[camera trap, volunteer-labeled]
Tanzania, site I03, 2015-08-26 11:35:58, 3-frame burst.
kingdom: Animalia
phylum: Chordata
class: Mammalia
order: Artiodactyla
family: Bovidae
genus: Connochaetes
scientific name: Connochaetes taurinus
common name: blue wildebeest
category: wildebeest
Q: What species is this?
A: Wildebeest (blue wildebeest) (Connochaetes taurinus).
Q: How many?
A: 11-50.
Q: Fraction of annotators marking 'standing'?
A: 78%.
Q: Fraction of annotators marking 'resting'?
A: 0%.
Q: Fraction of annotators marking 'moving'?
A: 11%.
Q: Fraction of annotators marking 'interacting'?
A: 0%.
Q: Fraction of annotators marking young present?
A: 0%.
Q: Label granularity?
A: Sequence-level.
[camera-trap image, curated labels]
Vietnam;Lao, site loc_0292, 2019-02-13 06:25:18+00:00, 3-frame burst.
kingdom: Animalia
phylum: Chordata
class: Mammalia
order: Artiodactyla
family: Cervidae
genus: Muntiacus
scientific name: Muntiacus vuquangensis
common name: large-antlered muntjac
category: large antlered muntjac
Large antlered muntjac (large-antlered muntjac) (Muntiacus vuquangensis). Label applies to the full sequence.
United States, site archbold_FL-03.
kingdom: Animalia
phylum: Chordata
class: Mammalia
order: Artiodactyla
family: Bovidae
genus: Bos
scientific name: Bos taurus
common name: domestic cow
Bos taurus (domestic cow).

_____

WHAT IS NEEDED
Beginning with the line holding "Tanzania, site I03, 2015-08-26" and ending with the line holding "[camera-trap image, curated labels]", write out the stretch of material above exactly; add no further lines.

SOLUTION TO THE PROBLEM
Tanzania, site I03, 2015-08-26 11:35:58, 3-frame burst.
kingdom: Animalia
phylum: Chordata
class: Mammalia
order: Artiodactyla
family: Bovidae
genus: Connochaetes
scientific name: Connochaetes taurinus
common name: blue wildebeest
category: wildebeest
Q: What species is this?
A: Wildebeest (blue wildebeest) (Connochaetes taurinus).
Q: How many?
A: 11-50.
Q: Fraction of annotators marking 'standing'?
A: 78%.
Q: Fraction of annotators marking 'resting'?
A: 0%.
Q: Fraction of annotators marking 'moving'?
A: 11%.
Q: Fraction of annotators marking 'interacting'?
A: 0%.
Q: Fraction of annotators marking young present?
A: 0%.
Q: Label granularity?
A: Sequence-level.
[camera-trap image, curated labels]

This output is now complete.